The metaverse is on the horizon, affecting industries as diverse as healthcare, tax and accounting, law, fashion, and entertainment. According to McKinsey, in the first five months of 2022 alone, more than $120 billion have been invested in building out metaverse technology and infrastructure. Early forms of enterprise solutions within the metaverse are already on the market, and Citi has estimated a market between $8-13 trillion by 2030. Thus, now is the time to start thinking about how this new wave of online interaction can benefit your business.
The metaverse — sometimes called Web3 — represents the next evolution of the internet. In a Web3 environment, solutions and services will be much more fluid, individual, and decentralized, with people buying and selling goods and services, creating and enforcing contracts, and interacting with peers and customers in virtual environments, with huge implications for trust, user experience, data privacy, and cybersecurity.
Discover a few of the key concepts and issues B2B business leaders should have on their radar when considering how to engage with and while exploring the next evolution of the internet.
Augmented & virtual reality (AR/VR)
Some people scoff at virtual reality (VR), perhaps remembering the experience of Second Life, an early virtual world launched in 2003 that never gained widespread traction, but that view falls short of the vast potential and current investment levels businesses are pouring into this space- to the tune of $209.2 billion, according to Tulane University.
"Second Life was an interesting social experiment that didn't have a compelling goal state," said Alex Tyrrell, Senior Vice President of Advanced Technology at Wolters Kluwer. "There was no real commercial model to drive value and sustained investment. The metaverse is different as it offers new ways to connect, discover, and contribute to an overall experience in decentralized yet verifiable ways."

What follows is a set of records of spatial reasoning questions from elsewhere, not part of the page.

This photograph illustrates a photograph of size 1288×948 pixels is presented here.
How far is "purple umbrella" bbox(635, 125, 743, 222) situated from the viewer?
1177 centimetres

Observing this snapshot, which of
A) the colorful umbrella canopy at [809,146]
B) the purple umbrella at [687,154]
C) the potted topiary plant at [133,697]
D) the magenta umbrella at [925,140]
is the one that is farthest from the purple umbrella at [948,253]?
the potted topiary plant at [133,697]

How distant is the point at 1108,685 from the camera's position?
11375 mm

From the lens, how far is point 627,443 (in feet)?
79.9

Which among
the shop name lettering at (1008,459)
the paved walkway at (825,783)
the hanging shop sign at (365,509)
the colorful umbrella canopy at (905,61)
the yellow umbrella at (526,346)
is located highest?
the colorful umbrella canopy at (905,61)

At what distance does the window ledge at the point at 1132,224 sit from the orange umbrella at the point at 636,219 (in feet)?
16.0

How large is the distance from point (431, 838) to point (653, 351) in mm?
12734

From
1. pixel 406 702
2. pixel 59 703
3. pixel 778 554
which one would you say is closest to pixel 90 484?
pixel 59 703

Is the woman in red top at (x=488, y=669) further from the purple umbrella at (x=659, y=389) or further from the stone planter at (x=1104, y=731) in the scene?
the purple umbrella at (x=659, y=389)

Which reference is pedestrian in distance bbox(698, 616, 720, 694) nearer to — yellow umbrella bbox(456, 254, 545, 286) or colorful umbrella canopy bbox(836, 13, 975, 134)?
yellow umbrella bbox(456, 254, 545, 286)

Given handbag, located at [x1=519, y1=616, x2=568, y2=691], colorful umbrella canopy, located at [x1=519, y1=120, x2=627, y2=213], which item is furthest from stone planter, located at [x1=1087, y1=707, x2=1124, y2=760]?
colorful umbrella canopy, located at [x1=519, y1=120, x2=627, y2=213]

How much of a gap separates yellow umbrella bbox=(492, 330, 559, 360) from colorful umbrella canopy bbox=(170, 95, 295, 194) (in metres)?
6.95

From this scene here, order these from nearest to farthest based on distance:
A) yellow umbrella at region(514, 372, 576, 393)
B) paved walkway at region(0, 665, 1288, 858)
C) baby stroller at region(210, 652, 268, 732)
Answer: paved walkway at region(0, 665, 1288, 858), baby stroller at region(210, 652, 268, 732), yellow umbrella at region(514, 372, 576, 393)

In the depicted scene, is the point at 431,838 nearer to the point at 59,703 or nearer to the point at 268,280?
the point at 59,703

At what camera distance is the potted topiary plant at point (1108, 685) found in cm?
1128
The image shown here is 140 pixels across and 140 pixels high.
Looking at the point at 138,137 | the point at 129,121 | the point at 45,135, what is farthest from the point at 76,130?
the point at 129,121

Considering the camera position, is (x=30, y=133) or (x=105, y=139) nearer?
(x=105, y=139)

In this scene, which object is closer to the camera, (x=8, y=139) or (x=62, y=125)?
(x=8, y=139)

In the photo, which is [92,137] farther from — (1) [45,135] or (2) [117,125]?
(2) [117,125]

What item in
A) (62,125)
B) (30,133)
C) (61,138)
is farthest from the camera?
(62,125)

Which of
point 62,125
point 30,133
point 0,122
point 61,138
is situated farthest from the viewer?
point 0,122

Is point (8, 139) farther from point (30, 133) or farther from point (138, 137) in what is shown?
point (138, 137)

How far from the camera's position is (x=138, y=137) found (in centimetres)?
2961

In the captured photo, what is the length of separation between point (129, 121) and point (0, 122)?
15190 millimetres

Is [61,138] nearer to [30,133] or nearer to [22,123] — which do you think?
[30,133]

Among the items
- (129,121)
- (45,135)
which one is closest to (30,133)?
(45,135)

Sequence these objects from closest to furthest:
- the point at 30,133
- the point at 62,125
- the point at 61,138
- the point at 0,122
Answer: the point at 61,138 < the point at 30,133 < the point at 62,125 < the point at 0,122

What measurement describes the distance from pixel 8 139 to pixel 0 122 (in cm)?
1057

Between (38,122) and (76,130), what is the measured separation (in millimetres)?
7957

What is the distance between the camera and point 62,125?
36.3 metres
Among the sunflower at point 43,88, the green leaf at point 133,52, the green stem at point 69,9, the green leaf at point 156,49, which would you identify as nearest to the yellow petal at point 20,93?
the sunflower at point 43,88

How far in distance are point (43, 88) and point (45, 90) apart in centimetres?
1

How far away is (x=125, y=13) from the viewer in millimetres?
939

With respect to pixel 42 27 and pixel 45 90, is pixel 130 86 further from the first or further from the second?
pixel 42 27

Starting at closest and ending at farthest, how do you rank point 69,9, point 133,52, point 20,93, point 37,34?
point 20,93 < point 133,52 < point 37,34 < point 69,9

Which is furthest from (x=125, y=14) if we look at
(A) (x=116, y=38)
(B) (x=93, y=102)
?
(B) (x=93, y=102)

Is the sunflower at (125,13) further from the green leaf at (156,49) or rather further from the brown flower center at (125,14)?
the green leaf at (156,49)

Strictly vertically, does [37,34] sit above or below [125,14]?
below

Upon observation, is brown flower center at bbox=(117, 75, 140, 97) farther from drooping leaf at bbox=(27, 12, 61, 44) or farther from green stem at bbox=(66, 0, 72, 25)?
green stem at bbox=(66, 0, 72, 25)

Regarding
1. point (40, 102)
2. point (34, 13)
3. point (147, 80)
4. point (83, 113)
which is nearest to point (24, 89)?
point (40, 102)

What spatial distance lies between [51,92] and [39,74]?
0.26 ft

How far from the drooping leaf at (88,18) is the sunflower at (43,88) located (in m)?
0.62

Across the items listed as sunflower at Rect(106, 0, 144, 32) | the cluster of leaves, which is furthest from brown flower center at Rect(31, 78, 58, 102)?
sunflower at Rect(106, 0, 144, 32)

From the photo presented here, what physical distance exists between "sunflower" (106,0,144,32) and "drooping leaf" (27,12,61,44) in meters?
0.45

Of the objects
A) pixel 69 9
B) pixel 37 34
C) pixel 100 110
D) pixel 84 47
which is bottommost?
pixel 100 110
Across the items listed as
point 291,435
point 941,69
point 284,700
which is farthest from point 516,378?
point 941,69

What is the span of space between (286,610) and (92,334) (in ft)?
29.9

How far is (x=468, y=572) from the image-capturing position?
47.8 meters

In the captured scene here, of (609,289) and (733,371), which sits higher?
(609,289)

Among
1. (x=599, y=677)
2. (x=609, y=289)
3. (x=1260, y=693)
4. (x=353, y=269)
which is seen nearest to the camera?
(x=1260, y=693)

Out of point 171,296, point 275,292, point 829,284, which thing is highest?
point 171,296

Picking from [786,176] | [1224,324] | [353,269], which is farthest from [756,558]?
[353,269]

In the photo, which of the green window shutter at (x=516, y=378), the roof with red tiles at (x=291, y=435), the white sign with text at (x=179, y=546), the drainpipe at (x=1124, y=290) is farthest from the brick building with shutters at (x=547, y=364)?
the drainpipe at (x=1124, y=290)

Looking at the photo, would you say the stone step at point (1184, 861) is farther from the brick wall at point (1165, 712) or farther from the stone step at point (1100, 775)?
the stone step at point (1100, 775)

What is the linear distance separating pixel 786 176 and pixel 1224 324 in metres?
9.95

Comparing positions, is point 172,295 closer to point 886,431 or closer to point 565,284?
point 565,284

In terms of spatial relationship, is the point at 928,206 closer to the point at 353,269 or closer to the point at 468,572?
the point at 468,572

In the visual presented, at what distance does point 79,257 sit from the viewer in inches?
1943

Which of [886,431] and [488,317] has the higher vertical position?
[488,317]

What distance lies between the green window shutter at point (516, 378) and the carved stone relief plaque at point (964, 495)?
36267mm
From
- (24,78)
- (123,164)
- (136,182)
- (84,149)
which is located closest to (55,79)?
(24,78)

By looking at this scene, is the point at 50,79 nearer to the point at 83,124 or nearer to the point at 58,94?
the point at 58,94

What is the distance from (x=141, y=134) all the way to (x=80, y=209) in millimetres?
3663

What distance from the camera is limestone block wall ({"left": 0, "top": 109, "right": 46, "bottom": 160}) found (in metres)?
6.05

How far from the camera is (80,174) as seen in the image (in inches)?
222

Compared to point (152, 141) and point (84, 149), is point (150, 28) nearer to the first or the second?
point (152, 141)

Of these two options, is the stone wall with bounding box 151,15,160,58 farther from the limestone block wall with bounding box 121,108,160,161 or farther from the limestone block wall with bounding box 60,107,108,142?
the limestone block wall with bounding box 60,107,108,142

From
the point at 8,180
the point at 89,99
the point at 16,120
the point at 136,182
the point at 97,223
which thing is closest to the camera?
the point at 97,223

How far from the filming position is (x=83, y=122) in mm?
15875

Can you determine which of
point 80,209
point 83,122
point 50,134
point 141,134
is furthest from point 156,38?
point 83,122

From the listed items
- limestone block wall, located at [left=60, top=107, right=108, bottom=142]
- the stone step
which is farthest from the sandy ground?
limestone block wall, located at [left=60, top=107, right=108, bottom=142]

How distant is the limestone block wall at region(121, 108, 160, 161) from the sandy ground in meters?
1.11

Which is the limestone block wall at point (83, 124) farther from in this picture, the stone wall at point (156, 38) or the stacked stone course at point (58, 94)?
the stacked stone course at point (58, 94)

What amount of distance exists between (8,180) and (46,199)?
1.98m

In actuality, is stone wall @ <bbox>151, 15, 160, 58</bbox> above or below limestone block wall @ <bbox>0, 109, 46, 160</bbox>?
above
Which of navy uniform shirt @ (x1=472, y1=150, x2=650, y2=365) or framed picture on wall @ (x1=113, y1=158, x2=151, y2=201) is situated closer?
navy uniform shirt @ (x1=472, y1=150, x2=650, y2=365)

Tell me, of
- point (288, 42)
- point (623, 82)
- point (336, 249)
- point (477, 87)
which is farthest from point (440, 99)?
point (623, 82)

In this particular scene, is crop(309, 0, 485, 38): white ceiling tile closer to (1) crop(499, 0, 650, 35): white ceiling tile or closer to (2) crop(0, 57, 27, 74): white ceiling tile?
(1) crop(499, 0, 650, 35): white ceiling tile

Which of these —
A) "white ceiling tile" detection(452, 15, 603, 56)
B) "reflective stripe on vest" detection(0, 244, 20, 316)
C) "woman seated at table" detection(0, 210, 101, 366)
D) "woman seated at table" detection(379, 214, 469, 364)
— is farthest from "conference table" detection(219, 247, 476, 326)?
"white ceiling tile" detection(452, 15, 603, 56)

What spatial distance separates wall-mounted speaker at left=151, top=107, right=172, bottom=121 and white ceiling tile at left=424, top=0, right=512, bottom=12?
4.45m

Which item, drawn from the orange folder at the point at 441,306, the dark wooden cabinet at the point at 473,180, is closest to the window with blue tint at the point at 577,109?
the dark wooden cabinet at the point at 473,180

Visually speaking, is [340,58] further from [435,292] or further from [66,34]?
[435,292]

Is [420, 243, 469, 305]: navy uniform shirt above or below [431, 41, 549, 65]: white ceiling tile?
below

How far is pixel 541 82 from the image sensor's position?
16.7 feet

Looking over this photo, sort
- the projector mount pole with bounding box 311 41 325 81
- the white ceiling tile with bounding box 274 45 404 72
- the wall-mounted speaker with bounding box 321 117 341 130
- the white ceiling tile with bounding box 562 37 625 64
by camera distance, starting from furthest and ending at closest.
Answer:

What’s the main difference between AR and VR? While both bridge our digital and physical worlds, AR expands our physical world through our devices (e.g. smartphone, camera, projector) versus the creation of an entirely computer generated simulation of an alternate world in VR. On a technical level, the combination of cloud servers, broadband internet, sensors, and 5G wireless networks are now capable of delivering a far more realistic and immersive experience than possible nearly two decades ago. Therefore, both are becoming increasingly accessible - take the examples of AR within the museum industry, simulation within nursing education, or VR for EHS safety training, and the increasing consumer availability of VR headsets, which have become slimmer, more comfortable, and more affordable. With this thinking in mind, applications that enable virtual learning, customer collaboration, commerce, and other B2B use cases literally bring a whole new dimension into view.